We are beginning to see the origins of Hohokam irrigation technology among much earlier communities along the Santa Cruz River in Tucson, where maize dates back to 2200 B.C., and probably earlier. Just as the O’odham see a Huhugam continuum, archaeologists have verified that Hohokam traditions were rooted in a much deeper past in the Sonoran Desert.
Living in Villages and Communities
Initially, Hohokam dwellings were “pithouses.” People dug shallow pits and built houses in them. Wooden posts and beams formed structures that builders covered with grass and adobe. Villagers arranged their dwellings in courtyard groups, such that doorways faced each other and opened onto a common central area with shared features—storage pits, ramadas, outdoor ovens, and other facilities. In larger villages dating after about A.D. 500, families arranged their courtyard groups around a central plaza area.

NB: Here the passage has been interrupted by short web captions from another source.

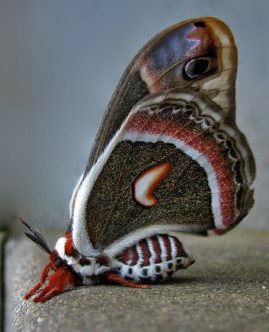 Cecropia Moth--I used to catch these when I was little--now they are all gone;-(  I miss them & their beautiful caterpillars!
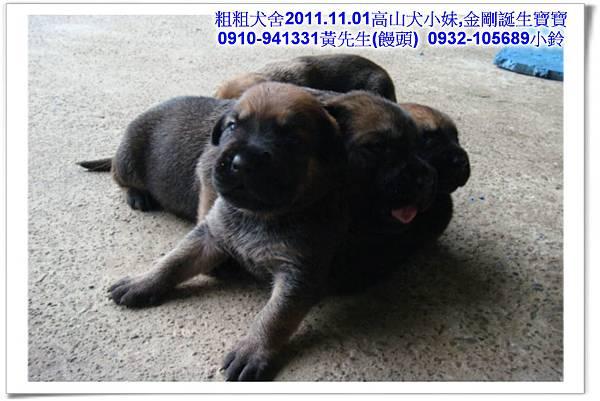 2011.11.1高山犬黑色種母(小妹)第一胎~21.jpg
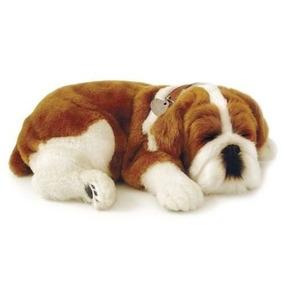 Buldog Perfect Petzzz Cachorro Pelúcia Que Respira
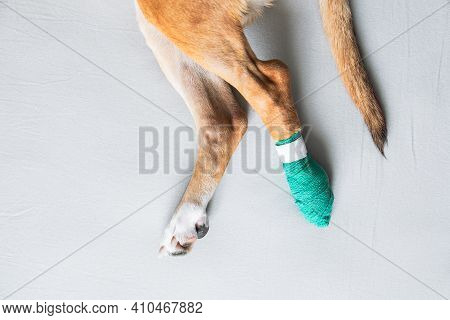Dog's Paws In A Bandage, Close-up View. Wounded Pets, Trauma, Hurt Leg Of A Puppy, Veterinary Concep
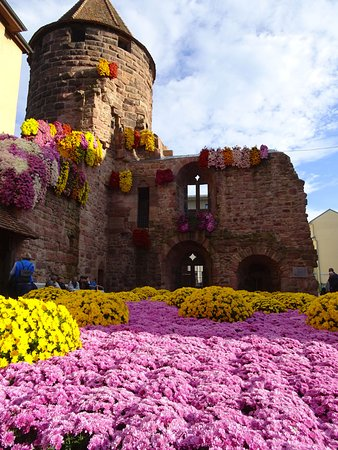 Lahr, Allemagne : Chrysanthema 6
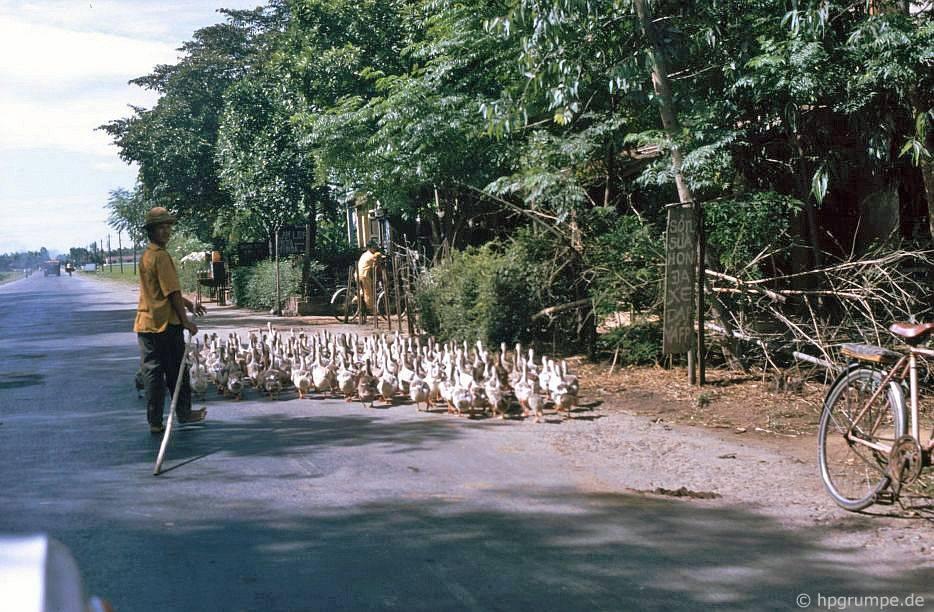 Gänsehirt trên đường số 1 phía nam Huế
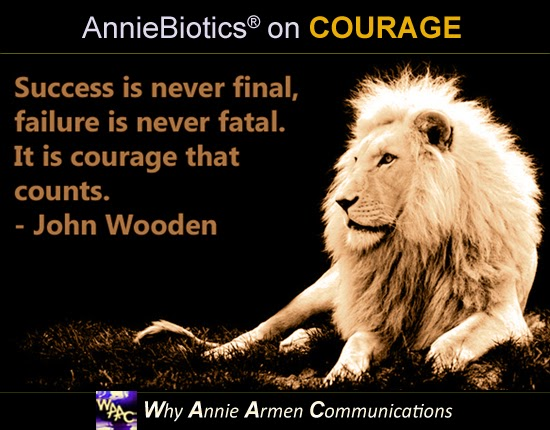 GO FOR IT with Insane Courage! | Consult with Annie Armen at WhyAnnieArmen.com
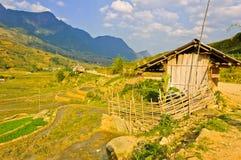 Barn in rice crops Stock Photo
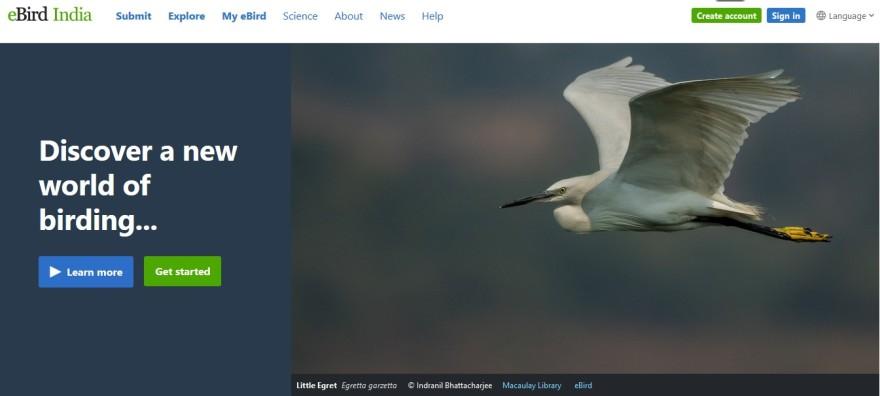 ebird cover 31012018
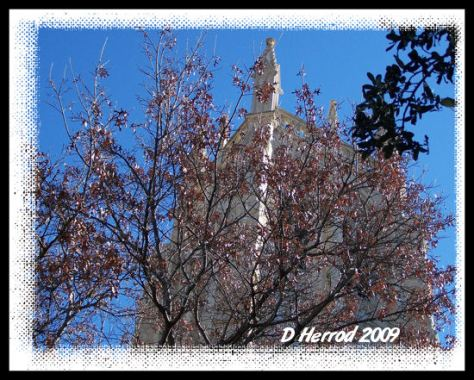 I thought this was a cool shot with the steeple hiding behind the tree.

At most large villages dating from A.D. 750 to 1075, people excavated large oval basins that archaeologists call “ballcourts.” The excavated earth formed raised berms around the sunken courts. These open-air facilities suggest connections, probably indirect, with Mexico. Watching or participating in ball games brought people together, and it provided opportunities to visit with friends and family and trade raw materials and finished goods.

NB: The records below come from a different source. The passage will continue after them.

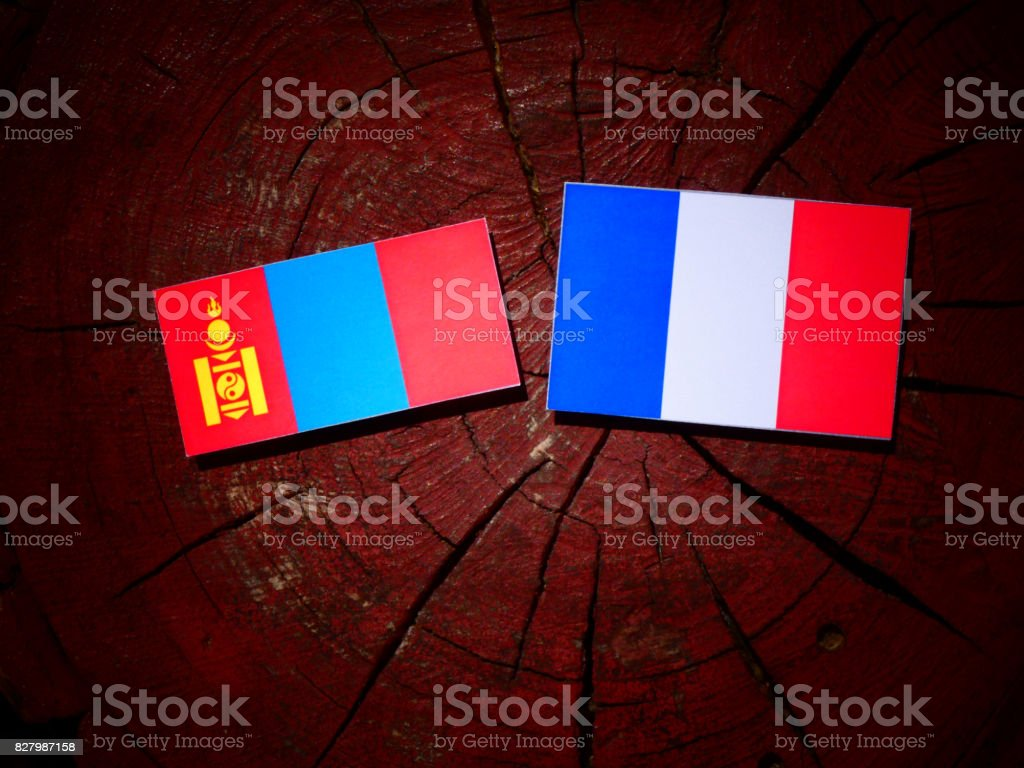 Mongolian flag with French flag on a tree stump isolated stock photo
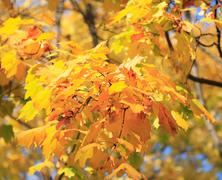 Yellow leafs on tree Stock Photos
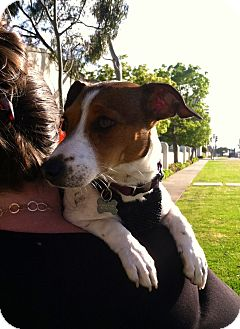 Jack Russell Terrier Puppy for adoption in Los Angeles, California - Daisy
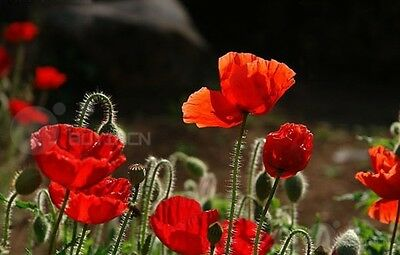 Red corn poppy Flower seed 100 seeds rose fieldpoppy Flanders coquelicot Pere
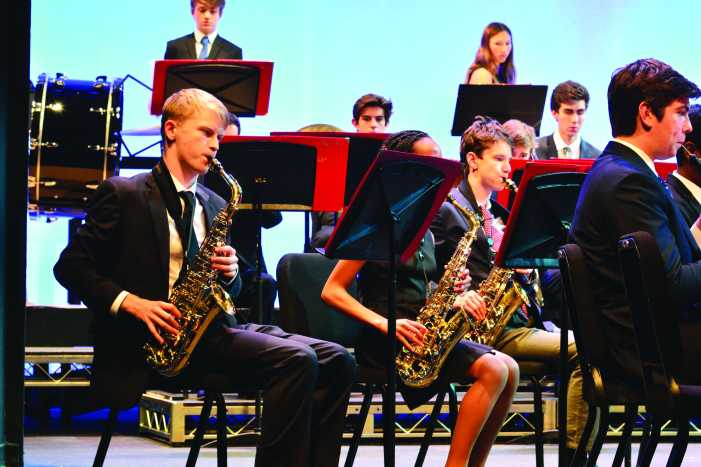 Musicians perform in instrumental concert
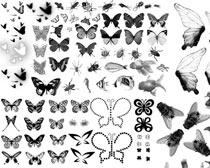 动物昆虫笔刷PS素材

From 1075 to 1250 was a time of great transition. Villagers changed how they were living on the landscape, and communities ceased using ballcourts, though not all at once. That cessation, and the new ritual architecture that began to appear, signal important but as yet poorly understood changes in religious, economic, and social life.
Rituals associated with raised mounds first developed in the Greater Phoenix area. By 1250, these large, solid edifices with flat surfaces were common at large villages across the Hohokam world. Ceremonies conducted on top of these “platform mounds” were visible to spectators below. The religion associated with platform mounds was probably less inclusive than that associated with ballcourts. Platform mounds fell out of use by about 1350.
Also by about 1250, most people were living in aboveground adobe dwellings. Over time, they erected adobe walls that connected their houses and enclosed adjacent courtyard areas. Archaeologists refer to these constructions as “compounds.”
Making and Using Pottery
Potters of this tradition used a paddle-and-anvil technique, where they held a stone anvil inside the vessel and beat the walls with a wooden paddle to form the desired shape, size, and thickness. They had plain pots for cooking and storage and gray-, brown- and buff-colored vessels with elaborate designs in red paint. Later in time, they made polished red bowls and jars.
Making and Trading Special Things
Archaeologists associate certain objects and materials with Hohokam communities, though these were not necessarily used or made throughout the Hohokam world. These include palettes ground from reflective stone, stone censers, fired-clay figurines, conch shell trumpets, marine shell jewelry (especially armlets and bracelets), tiny turquoise mosaic tiles, cotton textiles, copper bells, pyrite mirrors, and macaws. Many of these were inspired by contemporaneous communities far to the south. Indeed, copper bells, mirrors, and macaws actually originated in ancient West Mexico and entered Hohokam communities through pilgrimage or trade.
Moving On and Living Differently
Hohokam traditions changed and seemingly disappeared, at least in a material sense, as immigrants from the northern and central Southwest arrived and the region’s population declined over many generations. A new way of thinking that incorporated local and immigrant views spread across much of the region, but not all Hohokam communities adopted this ideology, which archaeologists call “Salado.” Archaeologists do not recognize the few people still living in the area after 1450 as Hohokam, because their pottery, architecture, and way of life had changed so dramatically.
By 1500, there are so few material traces of indigenous people in the region that archaeologists infer even more drastic changes in how people were living—as mobile groups, perhaps? Still, the region’s remaining people—those ultimately encountered by Europeans such as Father Kino—are considered Huhugam, ancestors of today’s O’odham peoples.